Cracking views over D res at Tophill Low NR, East Yorks this weekend. The darkness mid-afternoon Saturday kind of sums up how awkward the weekend weather was. Wetter the weather, the harder it is to find something good... meaning it is more likely I can be found drinking tea and eating a variety of exceedingly good cakes instead of being out in the field.

However, Tophill was like a 'mini' Minsmere this weekend... Ruff, Black-tailed Godwits, Dunlin, Greenshanks et al all present. Fair enough, numbers not hurting the pencil lead as they have done in the past but there are birds if you look. One assumes another Black-necked Grebe was present on Sunday, maybe 2+ in the last week and a '2nd winter' Mediterranean Gull was around early evening. I aged it as a '2nd winter' as it was hard work finding those short primaries so it was in some sort moult, but it was certainly regulation otherwise. I seem to have spent too long over the weekend sat going through the gulls dropping in, maybe the addiction of going through them means I shall be spending many cold nights during the winter going through the birds rather than retiring to the comfort of sitting in front of a nice warm fire!!! One more campaign won't harm!

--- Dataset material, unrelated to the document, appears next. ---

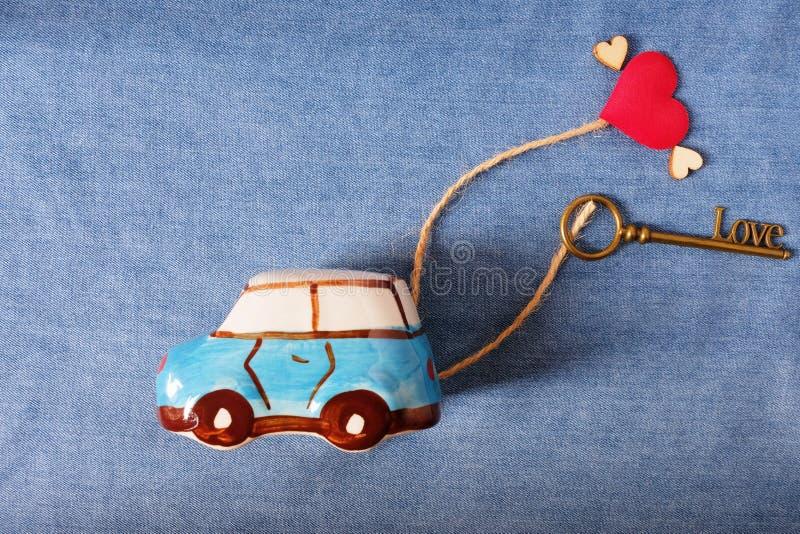 Um modelo do carro que reboca a chave da forma do amor e o mini coração vermelho, entregando o amor Valentine& feliz x27; conceit fotografia de stock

The latest addition to the Tophill fungi list, species 270 is Coprinellus domesticus found by Doug Fairweather while I was proving I couldn't increase the wader numbers!!!

Difficult to do much on the Odonata front. A couple of Migrant Hawkers, our first of the season, are rather belated. After a great start, species are available to see in small numbers. Just one of those summers when the day's off don't fall on the bright sunny days!

As for the moths, the lights struggled to catch any Large Yellow Underwings which means chances of trapping much else of note inland is either limited or down to good luck. The usual procession of egg boxes came out of the traps on Saturday morning. Interestingly, while we are struggling to catch Large Yellow Underwings, I'm lost as to when the last Angle Shades was in a trap, but Southern Wainscots (below) seem to be appearing in small numbers after a relative absence in recent years. Moths will never cease to surprise, they always seem to pose questions!